* **Problem details**: Return the data word for word from the line containing "Looking at the" up to and including the last line, leaving out the pictures.

* **Provided information**:
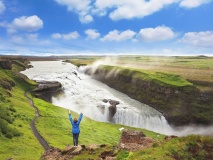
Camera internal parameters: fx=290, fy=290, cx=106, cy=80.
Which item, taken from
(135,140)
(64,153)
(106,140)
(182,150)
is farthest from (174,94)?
(182,150)

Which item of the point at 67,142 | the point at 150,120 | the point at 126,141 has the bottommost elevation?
the point at 150,120

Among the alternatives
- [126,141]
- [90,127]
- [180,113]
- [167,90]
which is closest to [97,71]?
[167,90]

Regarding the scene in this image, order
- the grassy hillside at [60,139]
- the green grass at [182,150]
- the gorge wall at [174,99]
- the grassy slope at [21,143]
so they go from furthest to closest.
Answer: the gorge wall at [174,99] → the grassy slope at [21,143] → the grassy hillside at [60,139] → the green grass at [182,150]

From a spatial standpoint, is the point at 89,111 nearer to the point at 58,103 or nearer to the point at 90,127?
the point at 58,103

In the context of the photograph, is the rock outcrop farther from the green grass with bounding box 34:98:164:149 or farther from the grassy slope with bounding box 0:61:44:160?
the grassy slope with bounding box 0:61:44:160

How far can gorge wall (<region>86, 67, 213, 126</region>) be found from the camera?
89688 mm

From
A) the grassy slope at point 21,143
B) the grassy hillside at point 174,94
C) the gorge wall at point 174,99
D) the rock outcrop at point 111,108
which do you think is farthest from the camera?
the grassy hillside at point 174,94

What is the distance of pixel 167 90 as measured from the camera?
103 metres

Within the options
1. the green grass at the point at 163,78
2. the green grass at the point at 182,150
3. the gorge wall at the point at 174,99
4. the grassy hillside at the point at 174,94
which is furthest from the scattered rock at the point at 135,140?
the green grass at the point at 163,78

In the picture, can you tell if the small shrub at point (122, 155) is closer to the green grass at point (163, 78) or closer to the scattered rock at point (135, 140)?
the scattered rock at point (135, 140)

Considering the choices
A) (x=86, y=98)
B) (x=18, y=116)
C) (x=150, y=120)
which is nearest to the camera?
(x=18, y=116)

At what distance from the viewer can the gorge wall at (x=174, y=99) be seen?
8969 centimetres

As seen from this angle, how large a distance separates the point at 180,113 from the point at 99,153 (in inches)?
2869

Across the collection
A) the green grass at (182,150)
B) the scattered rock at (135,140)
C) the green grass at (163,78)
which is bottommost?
the green grass at (163,78)
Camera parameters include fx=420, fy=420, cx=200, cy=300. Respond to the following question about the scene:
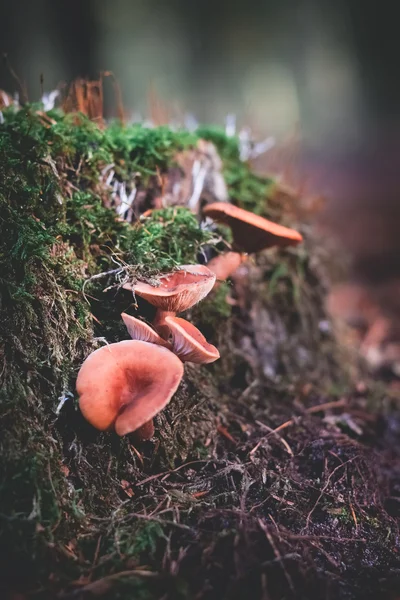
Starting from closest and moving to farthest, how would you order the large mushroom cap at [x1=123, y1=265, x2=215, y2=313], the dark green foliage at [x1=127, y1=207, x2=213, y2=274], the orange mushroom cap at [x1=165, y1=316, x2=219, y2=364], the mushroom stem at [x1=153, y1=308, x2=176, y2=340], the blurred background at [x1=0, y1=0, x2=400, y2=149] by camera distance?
the orange mushroom cap at [x1=165, y1=316, x2=219, y2=364], the large mushroom cap at [x1=123, y1=265, x2=215, y2=313], the mushroom stem at [x1=153, y1=308, x2=176, y2=340], the dark green foliage at [x1=127, y1=207, x2=213, y2=274], the blurred background at [x1=0, y1=0, x2=400, y2=149]

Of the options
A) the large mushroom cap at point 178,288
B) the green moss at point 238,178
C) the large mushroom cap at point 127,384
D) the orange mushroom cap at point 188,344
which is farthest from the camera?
the green moss at point 238,178

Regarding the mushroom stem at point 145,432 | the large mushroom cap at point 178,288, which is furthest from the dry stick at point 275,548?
the large mushroom cap at point 178,288

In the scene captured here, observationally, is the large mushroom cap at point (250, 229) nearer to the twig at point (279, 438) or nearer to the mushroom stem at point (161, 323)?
the mushroom stem at point (161, 323)

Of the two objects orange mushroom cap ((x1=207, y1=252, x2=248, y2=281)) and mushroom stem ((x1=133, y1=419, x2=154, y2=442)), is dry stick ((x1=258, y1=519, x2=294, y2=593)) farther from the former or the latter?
orange mushroom cap ((x1=207, y1=252, x2=248, y2=281))

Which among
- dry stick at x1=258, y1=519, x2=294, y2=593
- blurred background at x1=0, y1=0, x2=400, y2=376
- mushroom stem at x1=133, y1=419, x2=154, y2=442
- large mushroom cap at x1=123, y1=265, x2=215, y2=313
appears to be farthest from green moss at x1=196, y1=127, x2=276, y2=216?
blurred background at x1=0, y1=0, x2=400, y2=376

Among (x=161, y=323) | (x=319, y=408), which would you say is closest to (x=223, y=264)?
(x=161, y=323)

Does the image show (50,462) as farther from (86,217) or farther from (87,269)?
(86,217)
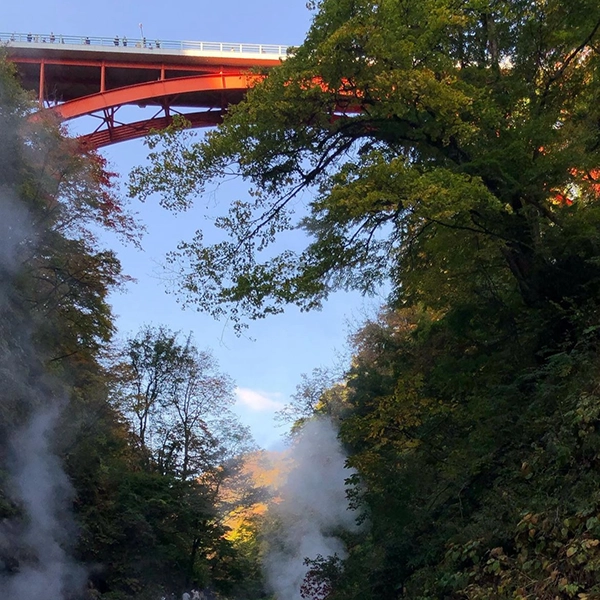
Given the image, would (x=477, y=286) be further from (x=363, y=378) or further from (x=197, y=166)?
(x=363, y=378)

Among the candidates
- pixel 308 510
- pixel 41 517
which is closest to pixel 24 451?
pixel 41 517

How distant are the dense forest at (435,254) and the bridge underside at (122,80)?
7177mm

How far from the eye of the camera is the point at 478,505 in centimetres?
729

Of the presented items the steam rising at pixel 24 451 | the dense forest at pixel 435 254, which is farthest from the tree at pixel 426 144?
the steam rising at pixel 24 451

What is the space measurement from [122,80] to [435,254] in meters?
16.9

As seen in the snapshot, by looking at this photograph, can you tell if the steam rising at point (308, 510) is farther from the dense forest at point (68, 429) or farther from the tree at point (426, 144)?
the tree at point (426, 144)

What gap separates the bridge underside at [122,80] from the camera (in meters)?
19.8

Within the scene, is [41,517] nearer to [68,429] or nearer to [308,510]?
[68,429]

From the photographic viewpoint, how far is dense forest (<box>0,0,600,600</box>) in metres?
5.98

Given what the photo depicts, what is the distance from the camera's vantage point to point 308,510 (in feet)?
93.3

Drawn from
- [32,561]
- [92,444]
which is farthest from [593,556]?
[92,444]

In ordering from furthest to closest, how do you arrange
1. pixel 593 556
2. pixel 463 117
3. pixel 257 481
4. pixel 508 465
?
pixel 257 481 → pixel 463 117 → pixel 508 465 → pixel 593 556

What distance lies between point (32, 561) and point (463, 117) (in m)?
12.0

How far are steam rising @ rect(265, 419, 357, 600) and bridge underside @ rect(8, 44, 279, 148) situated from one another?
48.5 ft
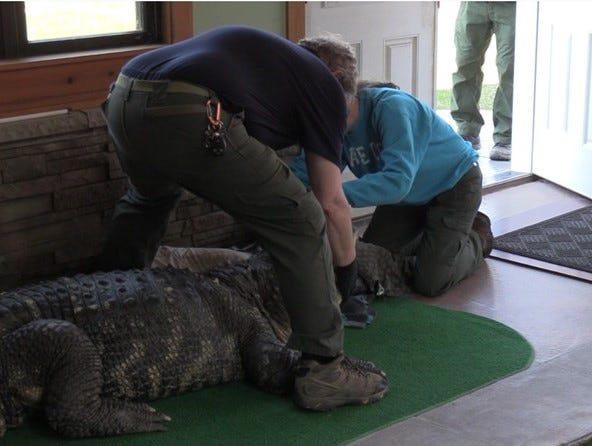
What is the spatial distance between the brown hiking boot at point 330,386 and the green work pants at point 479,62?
3648 mm

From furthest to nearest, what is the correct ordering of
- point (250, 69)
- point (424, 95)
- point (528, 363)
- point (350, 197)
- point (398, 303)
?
point (424, 95) → point (398, 303) → point (350, 197) → point (528, 363) → point (250, 69)

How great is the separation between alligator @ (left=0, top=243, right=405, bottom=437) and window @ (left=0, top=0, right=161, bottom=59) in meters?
1.08

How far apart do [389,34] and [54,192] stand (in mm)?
1965

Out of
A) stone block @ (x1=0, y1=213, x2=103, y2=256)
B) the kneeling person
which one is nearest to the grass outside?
the kneeling person

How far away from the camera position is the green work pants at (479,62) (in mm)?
6418

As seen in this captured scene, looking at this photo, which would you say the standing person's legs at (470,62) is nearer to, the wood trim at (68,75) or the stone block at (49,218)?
the wood trim at (68,75)

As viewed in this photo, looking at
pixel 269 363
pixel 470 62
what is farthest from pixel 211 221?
pixel 470 62

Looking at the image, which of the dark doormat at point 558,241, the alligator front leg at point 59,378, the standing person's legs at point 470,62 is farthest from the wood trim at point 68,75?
the standing person's legs at point 470,62

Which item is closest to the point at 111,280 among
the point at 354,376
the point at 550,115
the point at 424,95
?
the point at 354,376

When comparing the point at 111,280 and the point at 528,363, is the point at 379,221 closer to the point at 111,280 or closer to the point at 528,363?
the point at 528,363

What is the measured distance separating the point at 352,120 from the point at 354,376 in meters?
1.12

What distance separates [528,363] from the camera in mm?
3408

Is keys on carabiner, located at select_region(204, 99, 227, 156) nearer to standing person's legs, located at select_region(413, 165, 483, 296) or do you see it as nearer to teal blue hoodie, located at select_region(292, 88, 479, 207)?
teal blue hoodie, located at select_region(292, 88, 479, 207)

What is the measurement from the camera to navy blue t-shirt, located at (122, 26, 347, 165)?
2820 millimetres
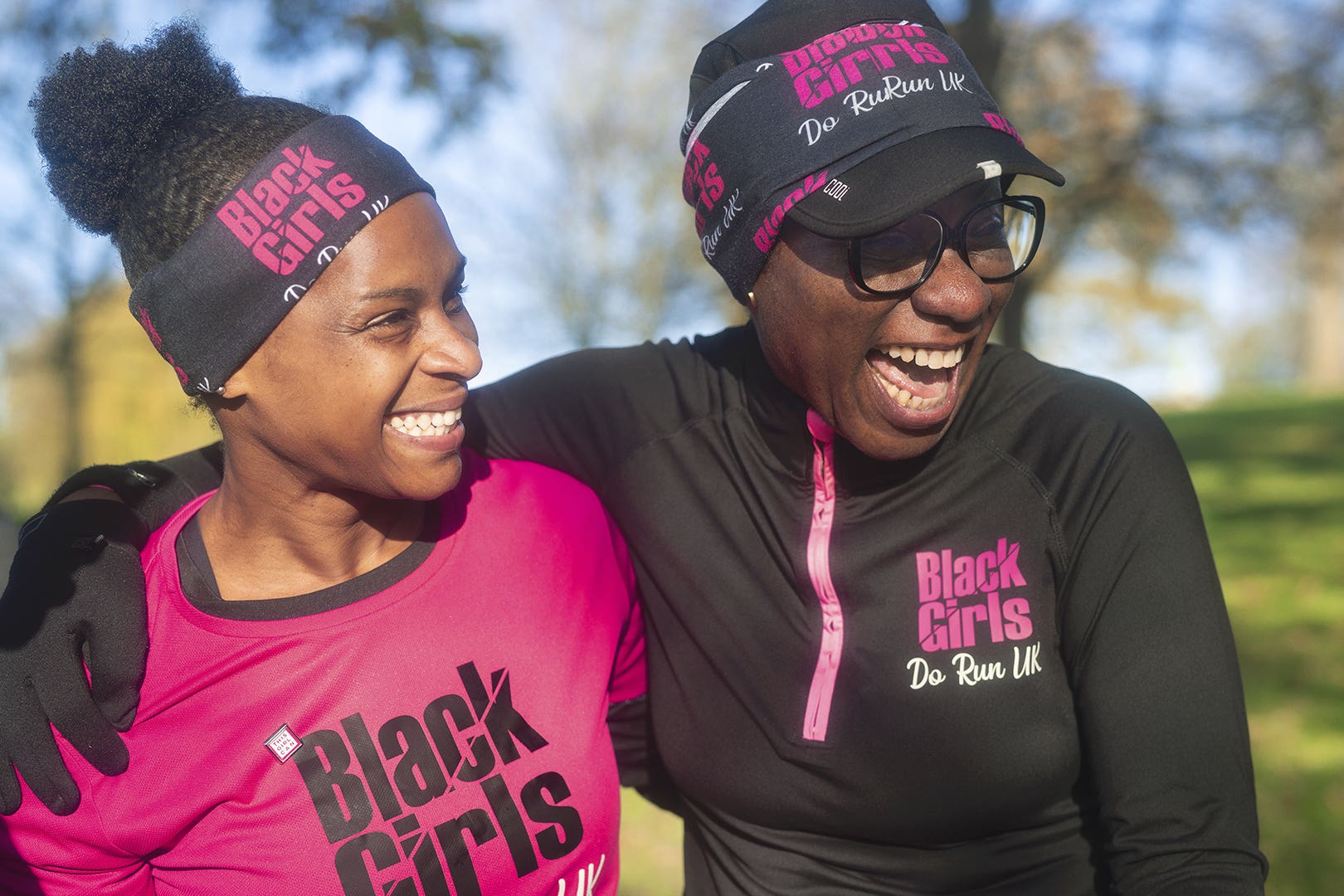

* **Complete answer**:
Looking at the image, which of the dark doormat at point 558,241, the alligator front leg at point 59,378, the standing person's legs at point 470,62 is farthest from the wood trim at point 68,75?
the standing person's legs at point 470,62

Which item is closest to the point at 111,280 among
the point at 354,376
the point at 550,115
the point at 424,95
?
the point at 354,376

When comparing the point at 111,280 and the point at 528,363, is the point at 379,221 closer to the point at 111,280 or closer to the point at 528,363?
the point at 528,363

What is the measured distance separating the point at 352,120 from the point at 354,376 in meters?
1.12

What distance separates [528,363] from the camera in mm?
3408

Is keys on carabiner, located at select_region(204, 99, 227, 156) nearer to standing person's legs, located at select_region(413, 165, 483, 296) or do you see it as nearer to teal blue hoodie, located at select_region(292, 88, 479, 207)?
teal blue hoodie, located at select_region(292, 88, 479, 207)

What is the measurement from the camera to navy blue t-shirt, located at (122, 26, 347, 165)?
2820 millimetres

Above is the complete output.